Иринины слова прожгли, что называется, до пят. В семейной жизни всё бывает: и разлюбит человек, и устанет от забот, и зачерствеет. А такой спокойный тон предательству сродни. Хотел было Ершов закричать, кулаками по столу забарабанить, да вовремя остановился: понял, что опоздал.
Вот так и остался Ершов один. Шуршит ночь дождём, и впечатление такое, будто кошки на душе скребут. Положение дурацкое: с одной стороны, Ирина, когда уезжала, ни слова про развод не сказала, не было у них той семейной бури, которая всегда в таких случаях бывает, со слезами да скандалами, а с другой, недаром говорят – дело забывчиво, а тело заплывчиво. Как она теперь, Ирина? Светка как? За год только два письма и пришло, кисельных каких-то, светский разговор, не более. Писала Ирина, что живёт у матери, устроилась на картонную фабрику экономистом, что Светку в музыкалку с трудом устроила – желающих через край, а она, дура, этого не понимает, ей, видите ли, сольфеджио не даётся, учится из-под палки. Вот и всё. И вернуться Ершова не просила, и никаких проклятий в его адрес не слала. Вроде душой застыла, покрылась ледяным панцирем.

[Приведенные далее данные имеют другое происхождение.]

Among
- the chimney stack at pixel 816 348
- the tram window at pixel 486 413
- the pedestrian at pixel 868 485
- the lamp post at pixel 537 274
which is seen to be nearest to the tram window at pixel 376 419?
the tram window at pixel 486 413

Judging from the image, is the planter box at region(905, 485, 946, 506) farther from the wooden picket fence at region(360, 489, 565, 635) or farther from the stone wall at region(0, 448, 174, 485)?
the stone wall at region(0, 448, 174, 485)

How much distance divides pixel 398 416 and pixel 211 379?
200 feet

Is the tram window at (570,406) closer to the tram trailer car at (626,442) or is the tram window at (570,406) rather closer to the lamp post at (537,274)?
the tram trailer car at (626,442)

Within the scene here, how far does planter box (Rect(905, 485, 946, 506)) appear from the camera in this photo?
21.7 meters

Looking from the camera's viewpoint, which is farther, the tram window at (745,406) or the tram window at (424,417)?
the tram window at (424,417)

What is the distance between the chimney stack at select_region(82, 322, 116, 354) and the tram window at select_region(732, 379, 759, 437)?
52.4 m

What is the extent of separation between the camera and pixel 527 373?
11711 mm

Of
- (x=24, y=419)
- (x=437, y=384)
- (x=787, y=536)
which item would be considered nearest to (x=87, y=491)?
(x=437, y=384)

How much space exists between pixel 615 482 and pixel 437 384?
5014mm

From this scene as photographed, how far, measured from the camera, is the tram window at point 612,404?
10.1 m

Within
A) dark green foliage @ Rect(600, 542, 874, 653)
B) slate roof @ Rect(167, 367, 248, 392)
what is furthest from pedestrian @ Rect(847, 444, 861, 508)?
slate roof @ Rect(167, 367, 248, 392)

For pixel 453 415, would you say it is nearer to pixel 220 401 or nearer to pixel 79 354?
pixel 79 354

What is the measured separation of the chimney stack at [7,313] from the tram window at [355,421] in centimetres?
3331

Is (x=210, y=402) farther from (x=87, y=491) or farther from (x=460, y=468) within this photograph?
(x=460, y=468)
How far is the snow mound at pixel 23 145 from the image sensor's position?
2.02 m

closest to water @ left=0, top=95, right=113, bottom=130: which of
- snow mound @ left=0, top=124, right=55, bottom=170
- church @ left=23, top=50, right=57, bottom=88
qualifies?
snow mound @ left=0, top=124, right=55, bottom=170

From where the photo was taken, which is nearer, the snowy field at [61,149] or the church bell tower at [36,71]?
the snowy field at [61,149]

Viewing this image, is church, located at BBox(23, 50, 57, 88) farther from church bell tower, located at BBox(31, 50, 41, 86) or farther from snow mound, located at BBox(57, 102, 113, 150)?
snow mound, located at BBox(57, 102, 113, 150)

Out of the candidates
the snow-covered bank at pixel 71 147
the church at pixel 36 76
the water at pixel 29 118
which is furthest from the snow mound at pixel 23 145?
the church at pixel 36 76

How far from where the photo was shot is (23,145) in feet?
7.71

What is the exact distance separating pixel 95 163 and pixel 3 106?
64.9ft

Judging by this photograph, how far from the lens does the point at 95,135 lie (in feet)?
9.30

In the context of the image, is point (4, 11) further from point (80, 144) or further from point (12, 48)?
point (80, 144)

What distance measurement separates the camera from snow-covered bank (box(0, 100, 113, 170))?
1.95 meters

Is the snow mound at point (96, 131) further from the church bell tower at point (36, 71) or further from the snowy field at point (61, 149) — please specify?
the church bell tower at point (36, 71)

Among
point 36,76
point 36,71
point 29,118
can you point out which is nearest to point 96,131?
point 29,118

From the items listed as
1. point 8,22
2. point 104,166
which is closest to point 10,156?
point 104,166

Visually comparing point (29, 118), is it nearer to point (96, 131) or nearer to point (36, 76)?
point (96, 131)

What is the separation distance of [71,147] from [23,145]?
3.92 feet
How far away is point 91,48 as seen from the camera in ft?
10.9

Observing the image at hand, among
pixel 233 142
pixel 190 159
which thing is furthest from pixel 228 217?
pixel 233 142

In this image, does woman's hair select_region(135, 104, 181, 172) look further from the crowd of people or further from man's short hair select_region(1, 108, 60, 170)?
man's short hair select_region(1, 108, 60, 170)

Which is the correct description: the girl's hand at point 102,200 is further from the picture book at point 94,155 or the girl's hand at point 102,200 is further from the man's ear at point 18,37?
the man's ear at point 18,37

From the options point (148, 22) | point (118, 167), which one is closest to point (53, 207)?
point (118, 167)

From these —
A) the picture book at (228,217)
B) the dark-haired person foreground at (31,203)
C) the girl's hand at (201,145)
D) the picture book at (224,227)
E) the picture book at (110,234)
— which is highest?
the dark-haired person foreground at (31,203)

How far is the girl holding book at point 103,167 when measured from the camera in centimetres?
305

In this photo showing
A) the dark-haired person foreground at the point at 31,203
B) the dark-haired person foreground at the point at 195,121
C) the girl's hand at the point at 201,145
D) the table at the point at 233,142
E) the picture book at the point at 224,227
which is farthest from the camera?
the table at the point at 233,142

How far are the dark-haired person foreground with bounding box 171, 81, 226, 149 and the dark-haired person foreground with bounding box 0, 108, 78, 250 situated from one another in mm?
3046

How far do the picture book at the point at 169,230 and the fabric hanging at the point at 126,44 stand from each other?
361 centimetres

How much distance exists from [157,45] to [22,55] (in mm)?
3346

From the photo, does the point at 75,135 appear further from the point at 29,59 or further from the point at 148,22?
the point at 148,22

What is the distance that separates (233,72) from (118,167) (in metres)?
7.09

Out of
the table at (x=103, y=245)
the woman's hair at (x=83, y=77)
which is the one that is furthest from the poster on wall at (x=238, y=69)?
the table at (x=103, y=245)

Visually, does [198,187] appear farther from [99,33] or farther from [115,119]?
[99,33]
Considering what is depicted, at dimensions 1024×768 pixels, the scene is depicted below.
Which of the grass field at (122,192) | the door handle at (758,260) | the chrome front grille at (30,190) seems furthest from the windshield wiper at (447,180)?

Вот и Любаха в своём письме об Ирине ни слова, а наверняка встречаются: живут как-никак на одной улице. Сговорились, может быть, а возможно, сестра его тревожить не хочет, одними намёками отделывается, дескать, приезжай, братец, сам на родительский дом погляди, с женой повстречайся, решай свою судьбу. Показалось, что какая-то преднамеренность есть в письме, да ведь об этом только догадки можно строить…
Эх, Ершов, Ершов, по-беспутному как-то ты живёшь! Бобыль бобылём! Конечно, можно завтра на колхозе точку поставить – никто тебя в вечной привязанности к деревне клятву давать не заставлял, только как после этого людям в глаза глядеть будешь? В колхозе и так каждый человек на учёте, а тут как нож в спину – агроном сбежал! Ирина как-то сказала: стыд не дым, глаза не ест. А что ж тогда ест, позором жжёт?
* * *
Ершов заметил: то, что порой ночью больших дум стоит, днём как дым рассеивается. Утром, пока до работы бежал (именно бежал: уснул поздно, и ночь бессонная просто так не прошла – проспал на наряд), пришло простое решение – отпроситься в отпуск, поехать на родину, а потом окончательно определиться: перебираться ли под родительскую крышу или здесь, в Гороховке, холостяковать. Хоть и опоздал Ершов, но на несколько минут забежал в свой кабинет, заявление набросал и уж потом пошёл в кабинет председателя.